→ **DOCUMENT EXCERPT**:
19/12/2011 05:15 GMT | Updated 14/02/2012 05:12 GMT

When You've Got Lemsip, Who Needs Love?

Following on from my point on festive disappointment, I come to yet another yuletide mind boggler, namely the distinct lack of Christmas sympathy (Schrimpathy) in circulation at The Most Wonderful Time of the Year. I'm not talking about the obvious stuff - of course, we all feel terrible that there won't be snow in Africa this Christmastime (well, not too terrible. Most Africans, would, after all, shit their pants if it started snowing in their continent for the first time ever.) - no, Band Aid aside, I am starting to notice a real scrimp on the festive sympathies of my fellow mankind. Case in point: MYSELF.

On Tuesday at work, I started to get strangely sniffly. I blamed it on the fact that I'd walked home on Sunday morning. Well, I say walked home. This was not just any walk home. No, this was the mother of all walks home. Or rather, the mother of all pushes home. In fact, as my best friend gave birth to a healthy baby boy 300 miles away, I was wheeling a shopping trolley containing my paralytic workmate two miles back to my house. Ironic, really, that at seven o'clock on a Sunday morning, Georgina and I should both be engaged in pushing exercises. And with an errant wheel and several speed bumps along the way, I think we all know who pushed the hardest. (No offence G, but from what you told me, having babies is a walk in the park. I'll take five at your earliest convenience, thanks.)

Rows from a dataset on spatial reasoning:
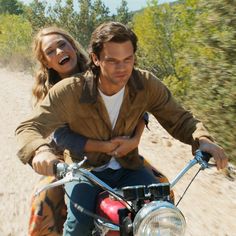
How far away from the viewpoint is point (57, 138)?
2.98 meters

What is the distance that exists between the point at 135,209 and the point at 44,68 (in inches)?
82.1

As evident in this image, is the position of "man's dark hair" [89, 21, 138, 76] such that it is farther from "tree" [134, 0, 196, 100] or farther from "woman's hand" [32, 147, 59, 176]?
"tree" [134, 0, 196, 100]

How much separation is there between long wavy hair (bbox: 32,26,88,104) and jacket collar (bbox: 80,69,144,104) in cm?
88

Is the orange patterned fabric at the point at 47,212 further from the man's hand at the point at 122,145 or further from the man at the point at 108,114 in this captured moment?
the man's hand at the point at 122,145

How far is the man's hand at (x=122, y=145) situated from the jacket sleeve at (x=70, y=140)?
19 centimetres

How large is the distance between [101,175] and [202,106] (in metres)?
1.72

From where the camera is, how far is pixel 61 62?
372cm

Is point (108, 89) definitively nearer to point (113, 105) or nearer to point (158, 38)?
point (113, 105)

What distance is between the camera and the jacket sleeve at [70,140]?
281cm

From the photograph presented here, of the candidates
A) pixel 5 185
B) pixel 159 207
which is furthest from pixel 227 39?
pixel 5 185

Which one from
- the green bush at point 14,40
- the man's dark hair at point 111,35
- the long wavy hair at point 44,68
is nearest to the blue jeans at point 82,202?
the man's dark hair at point 111,35

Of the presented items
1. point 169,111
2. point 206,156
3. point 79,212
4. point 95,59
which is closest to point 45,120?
point 95,59

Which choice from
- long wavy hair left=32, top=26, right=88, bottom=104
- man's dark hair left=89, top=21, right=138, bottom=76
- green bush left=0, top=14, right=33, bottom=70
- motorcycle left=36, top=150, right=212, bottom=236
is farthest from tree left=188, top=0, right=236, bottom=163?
green bush left=0, top=14, right=33, bottom=70

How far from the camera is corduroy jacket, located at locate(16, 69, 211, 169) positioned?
274 cm
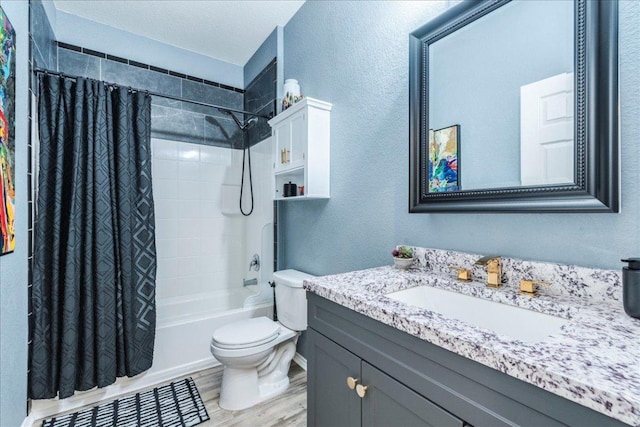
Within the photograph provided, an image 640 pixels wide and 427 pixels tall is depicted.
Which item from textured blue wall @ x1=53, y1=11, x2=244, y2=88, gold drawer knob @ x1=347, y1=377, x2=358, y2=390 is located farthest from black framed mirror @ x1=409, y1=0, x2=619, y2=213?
textured blue wall @ x1=53, y1=11, x2=244, y2=88

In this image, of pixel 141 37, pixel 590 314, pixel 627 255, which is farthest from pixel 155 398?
pixel 141 37

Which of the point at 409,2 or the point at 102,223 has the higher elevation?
the point at 409,2

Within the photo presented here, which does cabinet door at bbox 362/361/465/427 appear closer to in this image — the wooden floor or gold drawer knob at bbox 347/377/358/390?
gold drawer knob at bbox 347/377/358/390

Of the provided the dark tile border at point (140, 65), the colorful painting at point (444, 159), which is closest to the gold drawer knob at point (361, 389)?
the colorful painting at point (444, 159)

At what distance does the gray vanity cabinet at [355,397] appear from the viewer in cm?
74

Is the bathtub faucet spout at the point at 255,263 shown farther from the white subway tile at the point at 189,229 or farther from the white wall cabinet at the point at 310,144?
the white wall cabinet at the point at 310,144

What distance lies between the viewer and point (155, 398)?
1.86m

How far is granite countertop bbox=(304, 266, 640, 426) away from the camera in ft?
1.49

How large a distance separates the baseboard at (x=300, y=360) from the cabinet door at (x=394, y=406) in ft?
4.51

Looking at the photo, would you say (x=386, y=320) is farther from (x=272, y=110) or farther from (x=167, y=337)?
(x=272, y=110)

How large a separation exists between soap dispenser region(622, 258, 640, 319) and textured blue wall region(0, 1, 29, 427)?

→ **REQUEST A**: Set down the part of the post about Christmas sympathy starting at "19/12/2011 05:15 GMT" and ending at "in point: MYSELF.".
→ **REQUEST B**: Take the post about Christmas sympathy further, picking up after its final sentence.

→ **TASK RESULT A**:
19/12/2011 05:15 GMT | Updated 14/02/2012 05:12 GMT

When You've Got Lemsip, Who Needs Love?

Following on from my point on festive disappointment, I come to yet another yuletide mind boggler, namely the distinct lack of Christmas sympathy (Schrimpathy) in circulation at The Most Wonderful Time of the Year. I'm not talking about the obvious stuff - of course, we all feel terrible that there won't be snow in Africa this Christmastime (well, not too terrible. Most Africans, would, after all, shit their pants if it started snowing in their continent for the first time ever.) - no, Band Aid aside, I am starting to notice a real scrimp on the festive sympathies of my fellow mankind. Case in point: MYSELF.

→ **TASK RESULT B**:
But whilst her pushing resulted in the joy of life, mine seems to have diminished my own life by about 84%. You see, trying to control a wobbly trolley with an even wobblier human inside it is a near Olympian feat of strength and agility. Add to that the fact that the only way to calm Alicia down was to sing 1 plus 1 by Beyoncé at the top of my lungs, and it seems only natural that, sweating like a champion, I removed my coat (which gives the wearer the extremely satisfying feeling of being inside an Aga) and proceeded to push on home in nothing but a cardigan and a pair of shorts, screaming the words 'I DON'T KNOW WHEN I'M GOING TO DIE BUT I KNOW THAT I WILL DIE BY YOU' in an attempt at stopping my charge from trying to serve an imaginary punter a hallucinatory pint of Kronenburg from the back of the childseat.

Ironically, I now believe that the lyrics that I so ferociously screamed into the night (or morning, it was definitely morning) may be coming true. And Schrimpathy is unbelievably low this year. You would have thought that, as a waitress whose breasts are renowned worldwide, or at least from tables one to 34, my boss might cut me a little bit of slack when I turn up sans push up bra, minus the makeup, looking like I'd somehow made it into the ring with Mike Tyson, and he had a cricket bat, and I had a sausage. Surprisingly not. 'Where is your makeup?' and 'Are you hungover?' were the questions I received upon walking through the door.

I sneezed in response.

The next day, they sent me home early as, in spite of the fact that I'd actually remembered my breast-enhancing underwear, no amount of cleavage can hide imminent death. "Get better for tomorrow," I was told, "for tomorrow is the Biggest Night of All the Nights."

Get better for tomorrow, I thought. OK. I called my doctor.

"I don't suppose it would be possible to get an appointment today?" I croaked. "I'm really not very we-"

"An appointment?" hissed the receptionist incredulously, in the sort of disgusted whisper I might have expected to hear if I was Fred West, and I'd just asked to hold her firstborn. ""An appointment?"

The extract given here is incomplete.